--- Given text ---
--*--

Re: API and terms: idle-time-out and heartbeat intervals.

Robbie Gemmell Wed, 28 Sep 2016 13:41:07 -0700

In case it was unclear I'm fine with it doing what it does here given
the spec wording, pessimistic was just a word choice (though I'd say
it fits the situation as well as conservative). I was mainly just
noting that as every time this comes up (this is at least the third
time I'd say I've had this discussion), essentially everyone notes
they dislike it sending twice as fast as it actually needs to if it is
proton/other-similarly-behaving-peer on the other end, then to avoid
quite as much chattyness it could be less conservative and run closer
than the current 50% of the peers advertised value.

--*--

(Collected data entries)
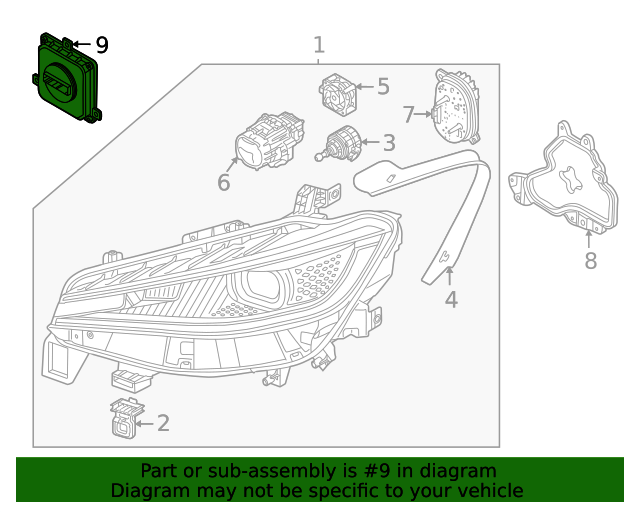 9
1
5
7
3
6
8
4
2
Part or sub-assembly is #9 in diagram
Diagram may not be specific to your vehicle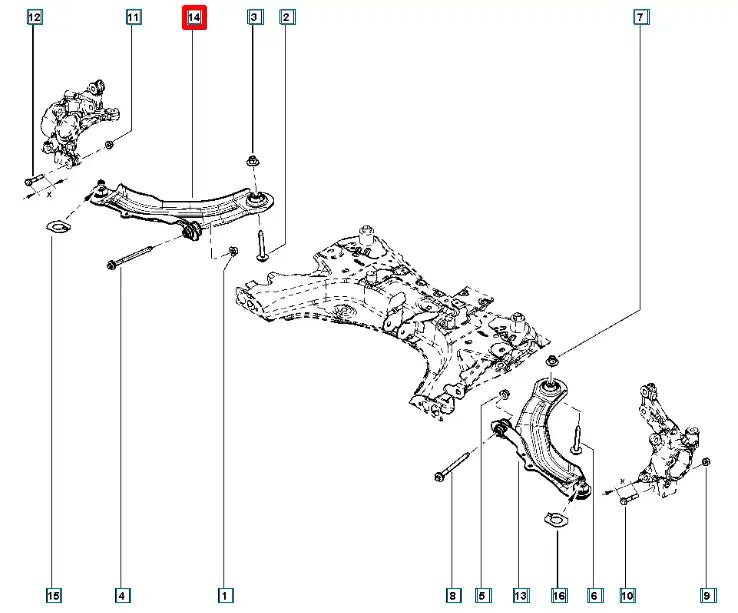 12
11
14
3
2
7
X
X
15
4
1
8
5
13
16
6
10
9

--*--

--- Questions to answer ---
1) According to the reply about idle timeouts and heartbeats, what fraction of the peer's advertised value does the current behavior run at?
2) From the reply about idle timeouts and heartbeats, print the stretch from "Re: API and" through "peers advertised value.".

--- Outputs for the tasks ---
1) 50% of the peer's advertised value.

2)
Re: API and terms: idle-time-out and heartbeat intervals.

Robbie Gemmell Wed, 28 Sep 2016 13:41:07 -0700

In case it was unclear I'm fine with it doing what it does here given
the spec wording, pessimistic was just a word choice (though I'd say
it fits the situation as well as conservative). I was mainly just
noting that as every time this comes up (this is at least the third
time I'd say I've had this discussion), essentially everyone notes
they dislike it sending twice as fast as it actually needs to if it is
proton/other-similarly-behaving-peer on the other end, then to avoid
quite as much chattyness it could be less conservative and run closer
than the current 50% of the peers advertised value.